NAD+ precursors, particularly nicotinamide riboside (NR) and nicotinamide mononucleotide (NMN), have more human trial data, though the results are modest and varied. In older adults, NR at 500 mg twice daily for six weeks increased blood NAD+ levels and decreased markers associated with neurodegeneration. NMN at 250 mg daily for 10 weeks improved insulin sensitivity in postmenopausal women with prediabetes. In patients with heart failure, NR at 1 gram daily for 12 weeks raised NAD+ levels and reduced inflammatory markers in immune cells. A 28-day trial of NMN in overweight older adults showed decreases in body weight, blood pressure, and cholesterol.
These are real, measurable effects, but none of them yet demonstrate that NAD+ precursors extend human lifespan. The trials are small, short, and focused on biomarkers rather than long-term outcomes. They suggest these supplements can nudge cellular metabolism in favorable directions, but calling them “anti-aging” drugs would be getting ahead of the evidence.
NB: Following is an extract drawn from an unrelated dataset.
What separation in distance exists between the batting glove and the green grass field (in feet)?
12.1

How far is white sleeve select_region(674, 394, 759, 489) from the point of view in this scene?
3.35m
What Actually Moves the Needle
The research on longevity consistently points toward the same core habits: regular physical activity (especially the kind that challenges your cardiovascular system), a plant-forward diet with moderate calorie intake, strong social connections, stress management, and a sense of purpose. These aren’t glamorous interventions, but they’re the ones with the deepest evidence base across the largest populations over the longest time periods.
Caloric restriction, specifically eating less without malnutrition, has been shown in human trials to reduce biomarkers of cellular senescence and improve insulin sensitivity. You don’t need to count every calorie. The Okinawan approach of stopping at 80% full and eating your lightest meal in the evening captures much of the same principle. The Blue Zones data reinforces that longevity isn’t built on any single habit but on an interlocking set of behaviors sustained over a lifetime.